Task to complete - Put the records below into a JSON list of strings, one string per line and no entries for blank lines.

Data lines -
☆ ☆ ☆ ☆
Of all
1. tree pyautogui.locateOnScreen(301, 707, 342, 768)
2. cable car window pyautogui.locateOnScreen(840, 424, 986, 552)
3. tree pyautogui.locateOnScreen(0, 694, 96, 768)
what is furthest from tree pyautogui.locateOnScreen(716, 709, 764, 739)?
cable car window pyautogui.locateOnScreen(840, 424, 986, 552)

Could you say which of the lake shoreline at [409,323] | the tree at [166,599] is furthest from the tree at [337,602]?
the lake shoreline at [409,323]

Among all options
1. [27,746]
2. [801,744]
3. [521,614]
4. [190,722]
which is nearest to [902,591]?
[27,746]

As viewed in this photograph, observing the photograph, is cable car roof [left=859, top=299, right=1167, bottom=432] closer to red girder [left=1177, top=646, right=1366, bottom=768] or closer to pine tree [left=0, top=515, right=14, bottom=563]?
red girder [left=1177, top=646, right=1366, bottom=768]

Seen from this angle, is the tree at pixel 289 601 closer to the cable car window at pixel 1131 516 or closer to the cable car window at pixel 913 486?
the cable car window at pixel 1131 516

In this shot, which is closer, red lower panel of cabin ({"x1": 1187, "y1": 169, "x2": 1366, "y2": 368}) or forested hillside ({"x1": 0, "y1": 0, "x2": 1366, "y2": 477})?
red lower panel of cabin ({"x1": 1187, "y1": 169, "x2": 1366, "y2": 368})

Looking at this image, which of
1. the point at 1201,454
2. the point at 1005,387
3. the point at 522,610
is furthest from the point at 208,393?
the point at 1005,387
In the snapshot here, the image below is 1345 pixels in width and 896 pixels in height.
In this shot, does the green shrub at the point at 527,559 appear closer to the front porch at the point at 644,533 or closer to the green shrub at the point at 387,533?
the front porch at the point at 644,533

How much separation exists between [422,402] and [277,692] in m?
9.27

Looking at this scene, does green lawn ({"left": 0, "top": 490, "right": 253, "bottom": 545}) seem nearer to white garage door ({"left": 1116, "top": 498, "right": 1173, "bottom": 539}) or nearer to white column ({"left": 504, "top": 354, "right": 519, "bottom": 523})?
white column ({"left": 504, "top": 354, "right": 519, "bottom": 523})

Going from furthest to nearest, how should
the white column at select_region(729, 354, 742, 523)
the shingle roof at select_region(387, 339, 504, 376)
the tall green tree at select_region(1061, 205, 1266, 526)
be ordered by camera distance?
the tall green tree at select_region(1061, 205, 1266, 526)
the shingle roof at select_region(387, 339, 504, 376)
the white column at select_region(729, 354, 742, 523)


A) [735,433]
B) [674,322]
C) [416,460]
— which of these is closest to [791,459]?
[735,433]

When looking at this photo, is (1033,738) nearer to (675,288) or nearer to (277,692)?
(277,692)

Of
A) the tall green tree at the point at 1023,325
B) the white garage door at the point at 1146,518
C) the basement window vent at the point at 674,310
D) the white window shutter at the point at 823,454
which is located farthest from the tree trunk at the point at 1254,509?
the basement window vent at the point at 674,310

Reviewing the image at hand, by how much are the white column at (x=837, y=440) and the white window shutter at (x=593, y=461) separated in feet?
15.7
☆ ☆ ☆ ☆
Full answer -
[
  "Of all",
  "1. tree pyautogui.locateOnScreen(301, 707, 342, 768)",
  "2. cable car window pyautogui.locateOnScreen(840, 424, 986, 552)",
  "3. tree pyautogui.locateOnScreen(0, 694, 96, 768)",
  "what is furthest from tree pyautogui.locateOnScreen(716, 709, 764, 739)?",
  "cable car window pyautogui.locateOnScreen(840, 424, 986, 552)",
  "Could you say which of the lake shoreline at [409,323] | the tree at [166,599] is furthest from the tree at [337,602]?",
  "the lake shoreline at [409,323]",
  "Among all options",
  "1. [27,746]",
  "2. [801,744]",
  "3. [521,614]",
  "4. [190,722]",
  "which is nearest to [902,591]?",
  "[27,746]",
  "As viewed in this photograph, observing the photograph, is cable car roof [left=859, top=299, right=1167, bottom=432] closer to red girder [left=1177, top=646, right=1366, bottom=768] or closer to pine tree [left=0, top=515, right=14, bottom=563]?",
  "red girder [left=1177, top=646, right=1366, bottom=768]",
  "Seen from this angle, is the tree at pixel 289 601 closer to the cable car window at pixel 1131 516 or closer to the cable car window at pixel 913 486?",
  "the cable car window at pixel 1131 516",
  "In this shot, which is closer, red lower panel of cabin ({\"x1\": 1187, \"y1\": 169, \"x2\": 1366, \"y2\": 368}) or forested hillside ({\"x1\": 0, \"y1\": 0, \"x2\": 1366, \"y2\": 477})?",
  "red lower panel of cabin ({\"x1\": 1187, \"y1\": 169, \"x2\": 1366, \"y2\": 368})",
  "Looking at this image, which of",
  "1. the point at 1201,454",
  "2. the point at 1005,387",
  "3. the point at 522,610",
  "is furthest from the point at 208,393?",
  "the point at 1005,387",
  "In the snapshot here, the image below is 1345 pixels in width and 896 pixels in height.",
  "In this shot, does the green shrub at the point at 527,559 appear closer to the front porch at the point at 644,533 or closer to the green shrub at the point at 387,533?",
  "the front porch at the point at 644,533",
  "How much separation exists between [422,402] and [277,692] in m?",
  "9.27",
  "Looking at this scene, does green lawn ({\"left\": 0, \"top\": 490, \"right\": 253, \"bottom\": 545}) seem nearer to white garage door ({\"left\": 1116, \"top\": 498, \"right\": 1173, \"bottom\": 539}) or nearer to white column ({\"left\": 504, \"top\": 354, \"right\": 519, \"bottom\": 523})?",
  "white column ({\"left\": 504, \"top\": 354, \"right\": 519, \"bottom\": 523})",
  "Going from furthest to nearest, how should",
  "the white column at select_region(729, 354, 742, 523)",
  "the shingle roof at select_region(387, 339, 504, 376)",
  "the tall green tree at select_region(1061, 205, 1266, 526)",
  "be ordered by camera distance?",
  "the tall green tree at select_region(1061, 205, 1266, 526)",
  "the shingle roof at select_region(387, 339, 504, 376)",
  "the white column at select_region(729, 354, 742, 523)",
  "A) [735,433]",
  "B) [674,322]",
  "C) [416,460]",
  "— which of these is closest to [791,459]?",
  "[735,433]",
  "When looking at this photo, is (1033,738) nearer to (675,288) or nearer to (277,692)?",
  "(277,692)",
  "Of",
  "A) the tall green tree at the point at 1023,325",
  "B) the white garage door at the point at 1146,518",
  "C) the basement window vent at the point at 674,310",
  "D) the white window shutter at the point at 823,454",
  "which is located farthest from the tree trunk at the point at 1254,509?",
  "the basement window vent at the point at 674,310",
  "Reviewing the image at hand, by how much are the white column at (x=837, y=440) and the white window shutter at (x=593, y=461) separated in feet?",
  "15.7"
]